* begin *
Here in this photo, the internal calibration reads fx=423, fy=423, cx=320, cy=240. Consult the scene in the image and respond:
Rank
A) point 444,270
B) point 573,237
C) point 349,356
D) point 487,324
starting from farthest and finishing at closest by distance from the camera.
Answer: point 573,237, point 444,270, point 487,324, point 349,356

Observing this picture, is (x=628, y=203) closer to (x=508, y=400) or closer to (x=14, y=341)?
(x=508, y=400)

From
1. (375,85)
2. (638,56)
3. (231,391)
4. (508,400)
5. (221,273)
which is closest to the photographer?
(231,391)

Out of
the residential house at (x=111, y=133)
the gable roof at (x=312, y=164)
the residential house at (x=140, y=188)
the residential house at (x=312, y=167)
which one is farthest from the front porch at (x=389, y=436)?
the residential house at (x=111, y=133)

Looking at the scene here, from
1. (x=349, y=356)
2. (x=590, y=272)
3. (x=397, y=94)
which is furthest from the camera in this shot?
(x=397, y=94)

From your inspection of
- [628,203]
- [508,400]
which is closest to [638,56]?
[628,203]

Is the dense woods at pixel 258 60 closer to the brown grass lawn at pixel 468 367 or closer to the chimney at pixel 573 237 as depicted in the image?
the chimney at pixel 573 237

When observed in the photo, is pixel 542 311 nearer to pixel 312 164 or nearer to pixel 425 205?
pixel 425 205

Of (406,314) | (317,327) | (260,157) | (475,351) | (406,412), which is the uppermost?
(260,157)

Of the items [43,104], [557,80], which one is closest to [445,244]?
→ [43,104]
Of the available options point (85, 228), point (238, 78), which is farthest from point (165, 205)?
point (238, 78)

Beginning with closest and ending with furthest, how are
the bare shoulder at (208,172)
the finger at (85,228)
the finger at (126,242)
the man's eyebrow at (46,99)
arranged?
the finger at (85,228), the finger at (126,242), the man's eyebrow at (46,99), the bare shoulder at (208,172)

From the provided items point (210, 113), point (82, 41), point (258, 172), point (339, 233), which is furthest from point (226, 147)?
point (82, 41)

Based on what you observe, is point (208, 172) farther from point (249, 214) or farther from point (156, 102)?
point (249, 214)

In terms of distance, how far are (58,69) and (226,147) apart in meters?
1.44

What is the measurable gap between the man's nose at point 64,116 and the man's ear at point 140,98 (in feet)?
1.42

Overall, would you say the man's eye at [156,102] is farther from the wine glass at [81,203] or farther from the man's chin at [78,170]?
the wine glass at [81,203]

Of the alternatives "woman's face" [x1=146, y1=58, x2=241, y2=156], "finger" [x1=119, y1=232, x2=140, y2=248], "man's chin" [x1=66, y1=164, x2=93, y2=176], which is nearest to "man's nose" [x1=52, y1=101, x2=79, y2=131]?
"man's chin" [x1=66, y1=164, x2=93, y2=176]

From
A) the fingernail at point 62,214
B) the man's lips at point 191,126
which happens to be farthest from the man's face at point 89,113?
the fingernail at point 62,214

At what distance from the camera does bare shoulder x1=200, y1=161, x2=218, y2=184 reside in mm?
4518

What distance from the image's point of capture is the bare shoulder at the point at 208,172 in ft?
* end *
* begin *
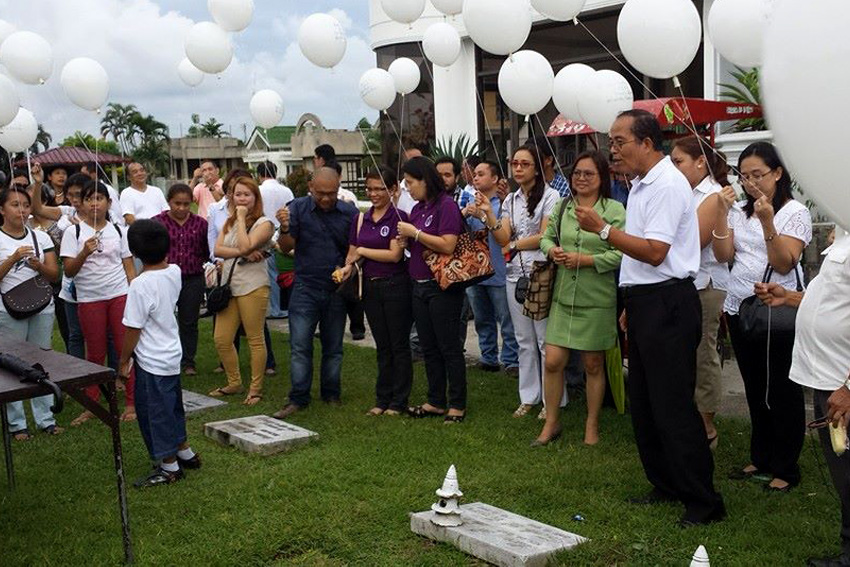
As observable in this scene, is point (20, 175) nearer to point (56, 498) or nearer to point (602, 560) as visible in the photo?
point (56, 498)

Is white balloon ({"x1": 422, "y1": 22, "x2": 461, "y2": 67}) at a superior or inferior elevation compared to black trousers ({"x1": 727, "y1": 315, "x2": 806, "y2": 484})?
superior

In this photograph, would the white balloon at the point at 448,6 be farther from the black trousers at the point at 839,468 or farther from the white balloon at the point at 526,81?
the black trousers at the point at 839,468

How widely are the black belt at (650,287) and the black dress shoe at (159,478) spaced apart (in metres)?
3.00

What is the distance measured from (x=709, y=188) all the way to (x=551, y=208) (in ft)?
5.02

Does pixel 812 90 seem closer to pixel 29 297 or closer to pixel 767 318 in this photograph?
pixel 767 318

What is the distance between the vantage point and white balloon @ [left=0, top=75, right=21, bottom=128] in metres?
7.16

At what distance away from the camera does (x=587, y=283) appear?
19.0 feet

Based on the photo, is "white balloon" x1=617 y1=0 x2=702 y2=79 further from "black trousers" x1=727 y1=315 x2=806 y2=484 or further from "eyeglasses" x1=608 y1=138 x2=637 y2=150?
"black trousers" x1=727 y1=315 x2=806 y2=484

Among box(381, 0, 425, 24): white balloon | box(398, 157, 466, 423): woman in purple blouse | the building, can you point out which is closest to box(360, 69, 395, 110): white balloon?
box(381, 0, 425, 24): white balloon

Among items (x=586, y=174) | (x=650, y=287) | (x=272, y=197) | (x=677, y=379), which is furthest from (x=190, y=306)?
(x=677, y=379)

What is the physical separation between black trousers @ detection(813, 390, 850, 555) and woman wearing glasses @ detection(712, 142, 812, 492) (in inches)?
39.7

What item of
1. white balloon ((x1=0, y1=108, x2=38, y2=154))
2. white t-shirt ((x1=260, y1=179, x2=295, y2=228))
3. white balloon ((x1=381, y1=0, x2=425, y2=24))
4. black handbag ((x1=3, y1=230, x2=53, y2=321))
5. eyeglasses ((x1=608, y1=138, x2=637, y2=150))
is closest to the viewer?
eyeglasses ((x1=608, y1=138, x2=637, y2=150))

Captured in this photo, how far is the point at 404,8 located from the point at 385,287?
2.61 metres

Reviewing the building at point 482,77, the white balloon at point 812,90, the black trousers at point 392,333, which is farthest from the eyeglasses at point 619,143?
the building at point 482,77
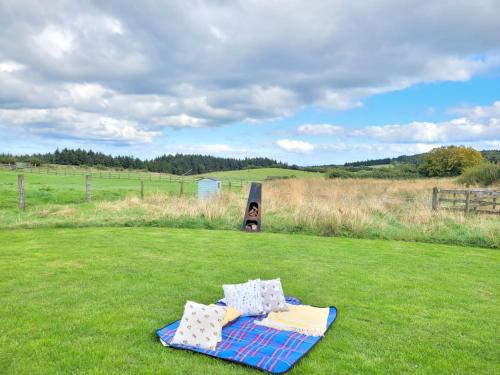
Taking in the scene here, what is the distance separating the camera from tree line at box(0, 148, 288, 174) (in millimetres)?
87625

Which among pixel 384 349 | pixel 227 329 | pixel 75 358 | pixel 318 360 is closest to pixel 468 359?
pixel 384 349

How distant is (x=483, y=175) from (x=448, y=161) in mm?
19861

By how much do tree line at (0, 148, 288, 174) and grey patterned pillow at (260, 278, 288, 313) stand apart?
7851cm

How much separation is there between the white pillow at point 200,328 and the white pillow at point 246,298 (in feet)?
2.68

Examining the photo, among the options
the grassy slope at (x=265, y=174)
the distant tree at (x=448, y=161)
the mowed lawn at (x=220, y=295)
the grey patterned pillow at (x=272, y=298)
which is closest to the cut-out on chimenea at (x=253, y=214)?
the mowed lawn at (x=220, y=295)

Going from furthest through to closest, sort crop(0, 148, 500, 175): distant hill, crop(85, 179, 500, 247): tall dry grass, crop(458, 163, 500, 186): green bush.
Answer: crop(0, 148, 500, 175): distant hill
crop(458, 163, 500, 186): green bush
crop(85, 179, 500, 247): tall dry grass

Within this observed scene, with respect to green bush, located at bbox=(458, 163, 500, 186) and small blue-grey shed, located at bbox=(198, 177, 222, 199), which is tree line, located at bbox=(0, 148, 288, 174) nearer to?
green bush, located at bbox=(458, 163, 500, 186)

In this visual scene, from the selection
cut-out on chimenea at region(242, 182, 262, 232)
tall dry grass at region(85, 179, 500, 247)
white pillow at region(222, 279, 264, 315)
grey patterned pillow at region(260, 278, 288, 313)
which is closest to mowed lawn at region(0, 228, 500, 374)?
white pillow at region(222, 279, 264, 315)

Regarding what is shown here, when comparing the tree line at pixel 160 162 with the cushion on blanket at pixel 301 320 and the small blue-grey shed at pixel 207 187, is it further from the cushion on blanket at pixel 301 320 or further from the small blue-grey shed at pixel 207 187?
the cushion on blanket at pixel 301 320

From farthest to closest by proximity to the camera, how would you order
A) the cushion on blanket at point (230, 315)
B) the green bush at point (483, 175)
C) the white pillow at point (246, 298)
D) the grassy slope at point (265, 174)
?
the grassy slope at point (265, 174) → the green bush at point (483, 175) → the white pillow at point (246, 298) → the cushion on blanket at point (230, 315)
* end *
## INSTRUCTION
Copy out again, word for word, the lines between the one holding "Here in this" and the one holding "starting from farthest", with both of those lines included.

## OUTPUT FOR THIS TASK
Here in this photo, the internal calibration reads fx=423, fy=423, cx=320, cy=240. Consult the scene in the image and respond:
Rank
A) point 444,270
B) point 573,237
C) point 349,356
D) point 487,324
starting from farthest and finishing at closest by distance from the camera.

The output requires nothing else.